WRITTEN TASK: Starting at the line that contains "What is the estimated" and continuing to the end of the items, turn those lines into a Markdown table with the columns Row and Line. Skip the blank lines.

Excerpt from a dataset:
※

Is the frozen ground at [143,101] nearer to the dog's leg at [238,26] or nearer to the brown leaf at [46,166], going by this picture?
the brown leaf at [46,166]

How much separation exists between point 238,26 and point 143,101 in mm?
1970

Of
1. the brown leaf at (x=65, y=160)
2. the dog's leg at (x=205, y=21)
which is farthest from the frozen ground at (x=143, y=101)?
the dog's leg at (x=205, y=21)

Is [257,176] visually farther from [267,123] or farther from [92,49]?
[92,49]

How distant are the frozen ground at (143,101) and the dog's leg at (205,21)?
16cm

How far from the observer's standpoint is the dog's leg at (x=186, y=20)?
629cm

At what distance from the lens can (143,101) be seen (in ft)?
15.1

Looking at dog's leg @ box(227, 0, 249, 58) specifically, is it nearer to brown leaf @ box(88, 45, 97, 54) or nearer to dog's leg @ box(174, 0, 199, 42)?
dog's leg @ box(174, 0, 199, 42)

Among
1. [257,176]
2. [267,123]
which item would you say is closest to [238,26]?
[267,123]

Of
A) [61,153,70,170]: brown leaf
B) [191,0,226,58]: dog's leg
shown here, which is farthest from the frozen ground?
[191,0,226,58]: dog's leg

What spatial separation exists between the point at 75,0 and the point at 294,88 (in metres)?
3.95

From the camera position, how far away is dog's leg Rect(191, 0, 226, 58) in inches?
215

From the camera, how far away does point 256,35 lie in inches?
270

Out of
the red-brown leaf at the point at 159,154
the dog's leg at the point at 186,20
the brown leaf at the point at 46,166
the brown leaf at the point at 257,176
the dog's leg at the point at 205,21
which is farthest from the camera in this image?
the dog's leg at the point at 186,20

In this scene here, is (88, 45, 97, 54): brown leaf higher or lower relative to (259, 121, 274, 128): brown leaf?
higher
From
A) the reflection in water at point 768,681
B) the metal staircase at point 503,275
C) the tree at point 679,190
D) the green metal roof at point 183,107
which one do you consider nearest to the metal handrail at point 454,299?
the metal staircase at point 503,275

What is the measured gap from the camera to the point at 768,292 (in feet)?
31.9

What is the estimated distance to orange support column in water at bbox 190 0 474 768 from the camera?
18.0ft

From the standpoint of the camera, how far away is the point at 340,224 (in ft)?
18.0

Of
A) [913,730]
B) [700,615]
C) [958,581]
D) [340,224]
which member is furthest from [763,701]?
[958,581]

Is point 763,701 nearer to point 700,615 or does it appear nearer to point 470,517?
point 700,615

※

EXERCISE RESULT:
| Row | Line |
|---|---|
| 1 | What is the estimated distance to orange support column in water at bbox 190 0 474 768 from the camera? |
| 2 | 18.0ft |
| 3 | From the standpoint of the camera, how far away is the point at 340,224 (in ft)? |
| 4 | 18.0 |
| 5 | Of |
| 6 | A) [913,730] |
| 7 | B) [700,615] |
| 8 | C) [958,581] |
| 9 | D) [340,224] |
| 10 | which member is furthest from [763,701]? |
| 11 | [958,581] |
| 12 | Is point 763,701 nearer to point 700,615 or does it appear nearer to point 470,517? |
| 13 | point 700,615 |